Inside they found the fresh corpse of a man lying in a pool of blood. It was the gay poet; and the woman was Hessia Helfman, the dark little Jewess with the frizzled hair who was married to Purring Cat. It was she and the man now lying dead from his own pistol shots who had been in charge of this “conspiracy lodgings.” Among the things found in the apartment were the two bombs which had been brought back from the scene of the assassination; the rough map made by Sophia on the morning before the attack and a large quantity of revolutionary literature.
The former “conspiracy lodgings” were now a police trap, and on the very next morning it caught a big burly man whom Rysakoff identified as Timothy Michailoff, the one mechanic among the four men who had been armed with bombs on the fatal morning.
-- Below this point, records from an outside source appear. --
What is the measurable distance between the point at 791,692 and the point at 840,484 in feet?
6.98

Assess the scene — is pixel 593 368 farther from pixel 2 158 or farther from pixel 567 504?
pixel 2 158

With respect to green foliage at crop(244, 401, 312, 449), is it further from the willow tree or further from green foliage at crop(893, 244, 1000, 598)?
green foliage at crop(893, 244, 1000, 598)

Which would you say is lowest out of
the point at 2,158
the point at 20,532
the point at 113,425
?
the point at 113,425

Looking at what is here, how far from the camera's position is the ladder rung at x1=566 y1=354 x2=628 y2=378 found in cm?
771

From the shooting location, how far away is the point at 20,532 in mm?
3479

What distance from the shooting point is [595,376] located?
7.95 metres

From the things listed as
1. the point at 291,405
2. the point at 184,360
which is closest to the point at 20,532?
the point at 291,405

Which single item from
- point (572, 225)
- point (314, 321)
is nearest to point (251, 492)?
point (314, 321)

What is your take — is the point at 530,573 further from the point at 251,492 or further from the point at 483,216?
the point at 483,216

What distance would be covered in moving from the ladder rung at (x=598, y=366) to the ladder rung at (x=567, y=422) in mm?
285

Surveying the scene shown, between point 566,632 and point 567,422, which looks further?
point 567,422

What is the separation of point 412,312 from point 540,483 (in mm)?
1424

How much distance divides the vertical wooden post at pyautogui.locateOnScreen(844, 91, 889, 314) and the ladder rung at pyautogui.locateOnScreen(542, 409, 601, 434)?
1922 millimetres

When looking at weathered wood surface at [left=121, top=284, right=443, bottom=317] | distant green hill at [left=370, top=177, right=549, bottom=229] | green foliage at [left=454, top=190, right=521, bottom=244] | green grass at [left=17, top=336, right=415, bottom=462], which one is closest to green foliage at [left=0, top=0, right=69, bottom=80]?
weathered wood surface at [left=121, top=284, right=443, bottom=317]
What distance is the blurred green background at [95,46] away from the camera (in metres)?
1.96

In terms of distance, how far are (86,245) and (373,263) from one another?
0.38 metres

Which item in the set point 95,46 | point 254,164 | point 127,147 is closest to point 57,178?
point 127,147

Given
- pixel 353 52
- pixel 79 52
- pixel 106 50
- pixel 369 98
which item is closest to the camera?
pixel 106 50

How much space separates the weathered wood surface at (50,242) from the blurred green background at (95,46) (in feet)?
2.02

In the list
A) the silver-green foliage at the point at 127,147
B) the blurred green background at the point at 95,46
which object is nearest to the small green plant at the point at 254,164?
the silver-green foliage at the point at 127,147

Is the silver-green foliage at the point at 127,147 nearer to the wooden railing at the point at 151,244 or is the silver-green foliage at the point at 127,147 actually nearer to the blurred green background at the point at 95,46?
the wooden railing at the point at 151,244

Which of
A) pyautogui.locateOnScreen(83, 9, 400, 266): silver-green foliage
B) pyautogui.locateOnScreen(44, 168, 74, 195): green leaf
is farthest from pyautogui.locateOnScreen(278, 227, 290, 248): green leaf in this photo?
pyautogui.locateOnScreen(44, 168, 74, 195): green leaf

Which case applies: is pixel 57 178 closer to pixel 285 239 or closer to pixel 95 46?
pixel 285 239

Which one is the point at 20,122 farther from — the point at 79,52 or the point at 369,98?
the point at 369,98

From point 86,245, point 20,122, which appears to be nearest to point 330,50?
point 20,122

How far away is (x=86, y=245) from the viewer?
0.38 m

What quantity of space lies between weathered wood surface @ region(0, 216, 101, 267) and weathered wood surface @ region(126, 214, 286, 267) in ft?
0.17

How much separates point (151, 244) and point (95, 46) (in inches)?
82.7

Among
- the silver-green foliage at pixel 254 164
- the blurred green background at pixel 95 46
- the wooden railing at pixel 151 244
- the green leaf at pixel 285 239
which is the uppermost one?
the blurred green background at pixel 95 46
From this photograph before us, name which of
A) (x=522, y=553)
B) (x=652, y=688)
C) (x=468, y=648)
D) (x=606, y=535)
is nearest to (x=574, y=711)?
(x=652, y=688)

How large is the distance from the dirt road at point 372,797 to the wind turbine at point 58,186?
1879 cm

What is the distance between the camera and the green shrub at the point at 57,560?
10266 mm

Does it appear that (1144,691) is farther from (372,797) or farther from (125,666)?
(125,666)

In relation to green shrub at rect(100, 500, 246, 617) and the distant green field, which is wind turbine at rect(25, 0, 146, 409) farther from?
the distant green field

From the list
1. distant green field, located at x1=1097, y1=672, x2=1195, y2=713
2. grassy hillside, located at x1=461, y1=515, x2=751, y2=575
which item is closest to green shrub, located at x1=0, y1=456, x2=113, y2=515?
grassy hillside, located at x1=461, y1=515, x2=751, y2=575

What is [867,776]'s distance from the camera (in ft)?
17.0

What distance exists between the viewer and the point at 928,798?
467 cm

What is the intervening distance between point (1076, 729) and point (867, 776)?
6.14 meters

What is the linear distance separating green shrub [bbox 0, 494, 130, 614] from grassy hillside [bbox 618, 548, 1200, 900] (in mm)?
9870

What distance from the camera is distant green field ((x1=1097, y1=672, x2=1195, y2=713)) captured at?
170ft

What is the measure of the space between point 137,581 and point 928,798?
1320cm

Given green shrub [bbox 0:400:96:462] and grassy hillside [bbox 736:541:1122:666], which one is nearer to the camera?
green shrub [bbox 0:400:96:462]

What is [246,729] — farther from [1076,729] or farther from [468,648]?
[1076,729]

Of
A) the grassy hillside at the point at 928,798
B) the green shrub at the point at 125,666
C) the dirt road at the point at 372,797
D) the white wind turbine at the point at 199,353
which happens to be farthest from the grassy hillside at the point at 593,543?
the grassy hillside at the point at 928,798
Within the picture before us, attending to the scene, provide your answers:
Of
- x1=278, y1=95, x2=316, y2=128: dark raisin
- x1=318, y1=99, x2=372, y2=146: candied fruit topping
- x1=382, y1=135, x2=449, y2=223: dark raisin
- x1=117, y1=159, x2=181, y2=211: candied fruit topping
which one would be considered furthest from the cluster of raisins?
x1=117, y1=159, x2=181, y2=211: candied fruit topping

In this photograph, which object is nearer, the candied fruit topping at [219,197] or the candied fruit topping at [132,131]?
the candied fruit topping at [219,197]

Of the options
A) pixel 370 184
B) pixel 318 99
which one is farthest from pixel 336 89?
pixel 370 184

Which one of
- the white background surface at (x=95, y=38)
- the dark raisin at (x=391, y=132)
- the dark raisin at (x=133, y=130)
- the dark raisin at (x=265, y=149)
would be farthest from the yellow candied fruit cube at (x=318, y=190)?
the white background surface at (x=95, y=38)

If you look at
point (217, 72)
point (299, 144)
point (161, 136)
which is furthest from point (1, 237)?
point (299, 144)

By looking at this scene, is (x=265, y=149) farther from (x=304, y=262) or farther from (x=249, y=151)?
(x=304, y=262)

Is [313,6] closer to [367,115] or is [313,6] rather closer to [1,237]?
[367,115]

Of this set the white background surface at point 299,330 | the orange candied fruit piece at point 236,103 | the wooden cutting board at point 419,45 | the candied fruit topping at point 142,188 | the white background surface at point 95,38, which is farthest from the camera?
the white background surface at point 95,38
Michailoff’s memorandum book furnished the police some important addresses, but the great surprise of that eventful week did not come until the following day, March 17th, and when it did it was anything but a source of self-congratulation to the authorities.
About ten o’clock in the morning of that day the porters of the house on Little Garden Street where the Koboseffs kept their shop reported to the roundsman that the cheese dealer and his wife had not been home since the previous evening, and that their shop was still closed. The roundsman, who, like every member of the St. Petersburg police during those days, was overworked and badly in need of rest, made no reply. An hour later the porter accosted him again:
“The shop is still closed. Customers have been around and there is nobody in.”
“Oh, I have no time to bother about it.”
“But I think I saw something in that store, some strange looking tools,” pleaded the porter.
“The devil you did,” the roundsman said, as much with irritation as with amazement.
The statement was reported to the captain, who communicated it to his superiors, until finally an order was obtained to raid the shop. A search was made, more thorough than the first, and with quite different results. The lounge in the living room upon which General Mrovinsky had sat while speaking to Koboseff was found to contain a heap of earth, and when the planks under the window of the middle room were removed—the very ones which General Mrovinsky had made a feeble attempt to detach in the presence of Koboseff and the police—a large yawning hole presented itself to view. When this part of the wall had been torn down, the aperture proved to be the mouth of a subterranean passage enclosed in wood. Seven feet from the shop began a charge of a hundred pounds of dynamite with an electric battery near by and wires running along the gallery back to the middle room. Everything was in complete readiness. All that was necessary to explode the mine was to connect the wires.
As was learned subsequently, this mine had been the leading feature of the plot, the bombs having been added in case the Czar left Little Garden Street out of his route or the mine failed of its deadly purpose for some other reason. Of the existence of such a mine Rysakoff had not the remotest idea until he heard of it at the trial.